Cell proliferation following JWA
siRNA-mediated knockdown
A previous study has shown that all-trans retinoic
acid (ATRA) is crucial in inhibiting the cell proliferation of HeLa
cells (7). An MTT assay was
therefore used to measure the proliferation of PANC-1 cells.
Proliferation was observed to be enhanced following JWA siRNA
transfection for 24 h, as compared with the NC and blank controls.
The change in proliferation, however, was not significant (Fig. 2).
The effect of JWA siRNA on the apoptosis
of PANC-1 cells
Previous studies have indicated that JWA functions
in the process of As2O3 and C/EBPα-induced
apoptosis (8,9), and JWA overexpression has been shown
to enhance the apoptosis of esophageal cancer cells (10). It has been additionally reported
that the BAX protein expression in neoplasm of the digestive
system, including liver and colorectal cancers, is downregulated
and conversely, Bcl-2 protein is upregulated (11). The effects on apoptosis following
JWA-specific siRNA transfection in PANC-1 cells was investigated.

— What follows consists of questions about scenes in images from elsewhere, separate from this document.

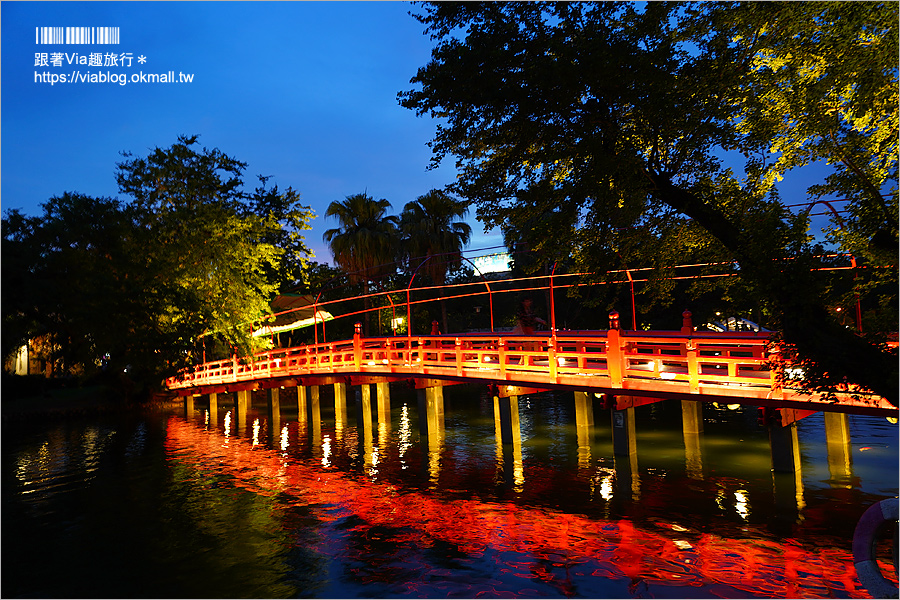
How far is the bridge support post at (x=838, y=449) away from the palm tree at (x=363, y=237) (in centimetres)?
2984

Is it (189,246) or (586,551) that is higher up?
(189,246)

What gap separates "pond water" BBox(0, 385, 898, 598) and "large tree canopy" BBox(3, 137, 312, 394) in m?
4.90

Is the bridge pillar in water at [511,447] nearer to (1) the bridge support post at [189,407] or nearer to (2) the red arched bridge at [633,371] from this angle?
(2) the red arched bridge at [633,371]

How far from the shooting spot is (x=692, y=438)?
64.5 ft

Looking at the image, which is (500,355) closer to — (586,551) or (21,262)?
(586,551)

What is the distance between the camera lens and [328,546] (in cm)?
1398

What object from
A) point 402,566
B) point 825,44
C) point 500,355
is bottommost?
point 402,566

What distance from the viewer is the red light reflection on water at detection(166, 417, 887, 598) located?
1091 centimetres

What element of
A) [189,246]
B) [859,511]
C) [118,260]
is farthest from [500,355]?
[189,246]

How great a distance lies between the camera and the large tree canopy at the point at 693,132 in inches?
405

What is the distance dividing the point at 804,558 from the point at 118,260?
23.0 m

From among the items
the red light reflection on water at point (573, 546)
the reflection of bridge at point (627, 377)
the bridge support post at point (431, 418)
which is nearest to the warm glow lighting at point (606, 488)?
the reflection of bridge at point (627, 377)

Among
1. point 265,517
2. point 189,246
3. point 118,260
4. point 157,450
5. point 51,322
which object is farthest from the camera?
point 189,246

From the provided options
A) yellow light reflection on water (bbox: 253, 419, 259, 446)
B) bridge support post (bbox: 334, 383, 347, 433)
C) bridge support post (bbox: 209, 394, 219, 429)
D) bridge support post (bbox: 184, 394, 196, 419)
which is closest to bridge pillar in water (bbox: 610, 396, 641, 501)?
yellow light reflection on water (bbox: 253, 419, 259, 446)
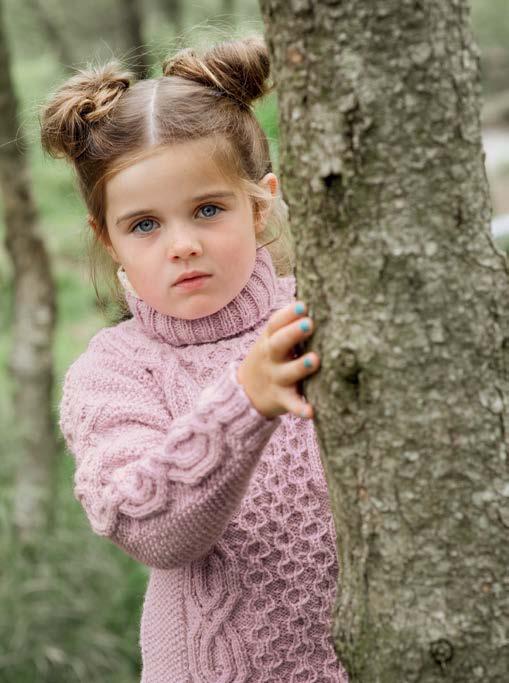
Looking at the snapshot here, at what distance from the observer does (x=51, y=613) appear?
12.8 feet

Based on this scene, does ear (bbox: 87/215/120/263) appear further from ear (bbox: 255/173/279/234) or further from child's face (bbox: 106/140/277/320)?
ear (bbox: 255/173/279/234)

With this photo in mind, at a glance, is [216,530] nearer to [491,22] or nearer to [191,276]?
[191,276]

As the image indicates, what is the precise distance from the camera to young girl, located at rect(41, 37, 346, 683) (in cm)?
167

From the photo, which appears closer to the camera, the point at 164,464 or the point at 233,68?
the point at 164,464

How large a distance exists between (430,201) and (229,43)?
3.20 feet

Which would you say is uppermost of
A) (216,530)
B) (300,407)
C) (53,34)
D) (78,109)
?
(53,34)

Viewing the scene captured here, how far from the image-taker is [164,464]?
1.42 m

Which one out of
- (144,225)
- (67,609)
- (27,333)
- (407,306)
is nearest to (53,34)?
(27,333)

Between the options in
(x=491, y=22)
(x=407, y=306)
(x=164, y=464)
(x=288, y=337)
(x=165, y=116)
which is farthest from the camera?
(x=491, y=22)

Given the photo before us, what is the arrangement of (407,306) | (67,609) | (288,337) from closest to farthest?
1. (407,306)
2. (288,337)
3. (67,609)

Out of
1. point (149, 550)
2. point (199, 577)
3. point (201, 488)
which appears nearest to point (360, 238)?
point (201, 488)

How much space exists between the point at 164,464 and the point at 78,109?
835 mm

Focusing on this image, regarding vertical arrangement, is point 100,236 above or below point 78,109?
below

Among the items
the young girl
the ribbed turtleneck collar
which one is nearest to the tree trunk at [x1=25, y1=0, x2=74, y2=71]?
the young girl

Western blotting was used to examine the BAX and Bcl-2 protein
expression in cells treated with JWA siRNA, NC and blank control.

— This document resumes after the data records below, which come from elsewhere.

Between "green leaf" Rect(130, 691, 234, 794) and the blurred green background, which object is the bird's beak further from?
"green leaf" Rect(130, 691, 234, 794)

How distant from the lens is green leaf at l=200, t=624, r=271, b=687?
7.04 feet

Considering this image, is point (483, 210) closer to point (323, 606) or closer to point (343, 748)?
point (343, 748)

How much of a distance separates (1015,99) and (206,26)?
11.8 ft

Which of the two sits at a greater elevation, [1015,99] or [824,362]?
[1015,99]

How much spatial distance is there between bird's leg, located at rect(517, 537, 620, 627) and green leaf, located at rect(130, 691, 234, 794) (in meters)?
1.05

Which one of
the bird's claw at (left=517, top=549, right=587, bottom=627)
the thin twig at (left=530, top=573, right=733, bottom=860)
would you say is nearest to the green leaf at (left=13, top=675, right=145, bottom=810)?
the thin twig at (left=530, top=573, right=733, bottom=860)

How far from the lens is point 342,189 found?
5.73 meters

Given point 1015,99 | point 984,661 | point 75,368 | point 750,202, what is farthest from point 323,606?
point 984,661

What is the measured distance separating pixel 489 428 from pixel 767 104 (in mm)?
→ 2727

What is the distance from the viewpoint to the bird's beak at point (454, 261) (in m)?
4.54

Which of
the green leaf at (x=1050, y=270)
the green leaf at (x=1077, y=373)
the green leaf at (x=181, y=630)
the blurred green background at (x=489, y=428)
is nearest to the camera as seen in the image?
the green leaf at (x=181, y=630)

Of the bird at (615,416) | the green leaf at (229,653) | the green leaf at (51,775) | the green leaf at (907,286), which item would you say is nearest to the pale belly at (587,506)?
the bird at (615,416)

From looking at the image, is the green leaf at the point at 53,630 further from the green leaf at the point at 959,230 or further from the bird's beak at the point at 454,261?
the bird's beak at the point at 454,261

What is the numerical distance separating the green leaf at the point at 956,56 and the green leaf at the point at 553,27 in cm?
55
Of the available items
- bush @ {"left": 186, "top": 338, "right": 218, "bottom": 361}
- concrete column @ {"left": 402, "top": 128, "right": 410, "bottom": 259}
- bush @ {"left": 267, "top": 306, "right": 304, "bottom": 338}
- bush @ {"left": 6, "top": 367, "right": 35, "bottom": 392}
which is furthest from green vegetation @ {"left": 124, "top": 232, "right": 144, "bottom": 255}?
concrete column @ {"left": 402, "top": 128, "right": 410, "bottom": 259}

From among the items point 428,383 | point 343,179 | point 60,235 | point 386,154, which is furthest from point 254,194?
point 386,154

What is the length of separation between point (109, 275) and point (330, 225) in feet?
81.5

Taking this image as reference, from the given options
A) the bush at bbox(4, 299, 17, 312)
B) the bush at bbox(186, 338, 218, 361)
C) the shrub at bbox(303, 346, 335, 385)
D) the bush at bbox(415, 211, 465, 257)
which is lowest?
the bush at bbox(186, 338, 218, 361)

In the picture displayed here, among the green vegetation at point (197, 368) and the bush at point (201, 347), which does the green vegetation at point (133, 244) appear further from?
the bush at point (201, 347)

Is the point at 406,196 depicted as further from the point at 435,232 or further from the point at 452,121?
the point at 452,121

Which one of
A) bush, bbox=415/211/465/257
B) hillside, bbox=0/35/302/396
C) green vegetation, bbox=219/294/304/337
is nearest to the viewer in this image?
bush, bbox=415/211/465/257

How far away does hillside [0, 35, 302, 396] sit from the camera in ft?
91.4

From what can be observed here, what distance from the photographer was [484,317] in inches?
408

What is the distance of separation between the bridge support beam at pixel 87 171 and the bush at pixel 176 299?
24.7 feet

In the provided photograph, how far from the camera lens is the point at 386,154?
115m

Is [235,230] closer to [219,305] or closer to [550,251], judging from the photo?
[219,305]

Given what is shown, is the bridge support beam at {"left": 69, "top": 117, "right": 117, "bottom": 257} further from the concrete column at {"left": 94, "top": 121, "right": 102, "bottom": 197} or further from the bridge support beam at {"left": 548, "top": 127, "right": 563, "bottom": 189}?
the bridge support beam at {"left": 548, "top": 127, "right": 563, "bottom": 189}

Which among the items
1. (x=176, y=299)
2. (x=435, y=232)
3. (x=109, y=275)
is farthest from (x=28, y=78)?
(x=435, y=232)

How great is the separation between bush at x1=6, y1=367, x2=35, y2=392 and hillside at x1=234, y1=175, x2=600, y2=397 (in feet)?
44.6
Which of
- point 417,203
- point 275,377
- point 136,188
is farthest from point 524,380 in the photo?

The results indicated that the expression level of BAX protein was
significantly downregulated and the expression level of Bcl-2
protein was increased (Fig. 3).
The effects of JWA siRNA on the migration
and invasion of PANC-1 cells by Transwell assay
It has been previously reported (10) that JWA downregulation enhances the
migration of numerous tumor cells, whereas JWA overexpression
inhibits cell migration. This suggests that JWA functions as a
tumor suppressor gene (3). The
migration and invasion ability of PANC-1 cells was analyzed using a
Transwell assay. It was identified that the number of penetrating
cells of the JWA siRNA-transfected group was found to be
significantly increased (P<0.05) in both the non-basement
membrane chamber and the Matrigel-coated chamber (Fig. 4). This suggested that following JWA
expression downregulation, the migration and invasion of PANC-1
cells was significantly enhanced.
The MEK-ERK1/2 pathway is activated
following JWA knockdown
Mao et al (7)
reported that inhibition of the proliferation and induction of
apoptosis of HeLa cells by ATRA was due to the induction of ERK
phosphorylation, while the downregulation of JWA inhibits
ATRA-induced ERK phosphorylation (7). JWA is an essential factor of the
Raf/MEK/MAPK signaling pathway, involved in the regulation of cell
proliferation, apoptosis, migration, and invasion (3). The phosphorylated and
non-phosphorylated forms of predominant proteins of the three MAPK
pathways, were analyzed by western blotting. It was found that
knockdown of JWA by siRNA resulted in the significant
downregulation of p-ERK1/2 while the level of its
non-phosphorylated form was not affected. The expression of JNK and
p38, and their phosphorylated forms, was not significantly
different (Fig. 5). It was observed
that the protein expression level of the upstream factor of ERK1/2,
p-MEK, was decreased after siRNA-mediated knockdown of JWA
(Fig. 6). This suggested that the
MEK-ERK1/2 pathway was activated and that the regulation of cell
proliferation, apoptosis, migration and invasion may involve the
MEK-ERK1/2 signaling cascade of the MAPK pathway.
Discussion
The invasion and migration of tumor cells is a
process subject to dynamic change, and is closely associated with
the dynamic circulation of the cytoskeleton. A new cytoskeletal
protein, JWA, was previously identified from the tissues of human
primary tracheal and bronchial epithelial cells by Xu et al
(12), who showed it regulates
various biological functions including cell proliferation,
differentiation and migration. In the present study, siRNA was used
to knock down the expression of JWA in PANC-1 human pancreatic
cancer cells and the association between JWA and the MAPK signal
pathway was investigated.
Studies have identified that JWA is an important
signaling molecule in the regulation of migration and
differentiation of tumor cells, functioning as a tumor suppressor
(10). In addition, JWA is
associated with the occurrence and metastasis of malignant tumors
(13). Studies carried out using
liver cells with different metastatic potential have indicated that
the higher the metastasis potential, the lower the expression of
JWA mRNA and protein (14).
Furthermore, previous studies have shown the downregulation of the
expression of JWA protein in esophageal squamous cell carcinoma
(ESCC) tissues, suggesting that JWA overexpression may inhibit the
invasion and migration of tumor cells, including esophageal cancer
cells (10,15). In the present study, the
proliferation of PANC-1 cells was slightly enhanced, the protein
expression of BAX was significantly decreased, and the expression
of Bcl-2 was enhanced, following downregulation of JWA. Cell
migration and invasion was significantly enhanced, which may be
associated with cell proliferation and the involvement of JWA with
cytoskeletal actin. The downregulation of JWA expression affected
cell functions including migration, apoptosis and invasion.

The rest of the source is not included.